Segundo, Alexandra Leitão algumas questões, como a universalidade dos serviços públicos e a defesa de direitos sociais essenciais, são áreas em que as políticas do centro-esquerdo têm avançado mais eficazmente do que as da direita, e acredita fielmente que essas são vitórias que devem ser preservadas e promovidas.
Porém, independentemente das diferenças políticas, os valores fundamentais da Revolução de Abril continuam a ser a base do nosso progresso, e é crucial que se mantenham vivos no debate político e na ação governamental.
O legado de Abril deve ser protegido e adaptado às necessidades da sociedade contemporânea, para garantir que todos possam beneficiar dos direitos conquistados.
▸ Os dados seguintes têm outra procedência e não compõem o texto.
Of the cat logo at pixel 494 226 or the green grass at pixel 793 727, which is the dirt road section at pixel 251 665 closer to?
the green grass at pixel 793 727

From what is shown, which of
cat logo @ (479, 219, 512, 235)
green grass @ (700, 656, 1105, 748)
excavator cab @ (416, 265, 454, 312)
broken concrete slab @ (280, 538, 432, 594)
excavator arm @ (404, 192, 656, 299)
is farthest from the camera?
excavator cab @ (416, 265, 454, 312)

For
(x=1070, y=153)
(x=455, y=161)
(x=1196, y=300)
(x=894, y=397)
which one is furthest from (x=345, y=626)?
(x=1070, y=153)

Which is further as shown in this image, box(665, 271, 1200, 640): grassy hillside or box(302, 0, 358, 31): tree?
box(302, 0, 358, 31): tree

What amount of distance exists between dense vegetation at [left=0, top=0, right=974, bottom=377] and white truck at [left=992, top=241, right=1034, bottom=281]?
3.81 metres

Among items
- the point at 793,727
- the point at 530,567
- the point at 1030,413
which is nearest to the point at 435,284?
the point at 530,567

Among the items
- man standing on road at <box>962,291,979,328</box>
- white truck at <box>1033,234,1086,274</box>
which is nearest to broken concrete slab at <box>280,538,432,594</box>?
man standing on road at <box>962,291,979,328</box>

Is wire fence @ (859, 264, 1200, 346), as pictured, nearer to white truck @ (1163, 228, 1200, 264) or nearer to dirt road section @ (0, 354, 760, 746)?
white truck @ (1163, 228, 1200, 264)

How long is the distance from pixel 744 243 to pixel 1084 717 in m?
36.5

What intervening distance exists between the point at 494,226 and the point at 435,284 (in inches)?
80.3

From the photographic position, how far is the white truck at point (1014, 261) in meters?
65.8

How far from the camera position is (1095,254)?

Em conclusão a sessão “Cara-a-cara com deputados e deputadas” revelou que, embora haja consenso sobre os avanços registados em democracia e desenvolvimento desde 1974, as visões que os diferentes partidos têm sobre o presente e o futuro dos ideais de Abril são profundamente distintas.
Enquanto a esquerda aponta retrocessos nas políticas sociais e de igualdade, o centro e a direita destacam os investimentos realizados e a necessidade de adaptação à realidade atual.
Num momento em que Portugal celebra 51 anos da Revolução dos Cravos, o Festival Política reafirma a importância de discutir, com espírito crítico e construtivo, os caminhos a seguir para concretizar plenamente os valores de liberdade, igualdade e solidariedade.
O Festival Política, continua a decorrer, até dia 26 de Abril, no Cinema São Jorge.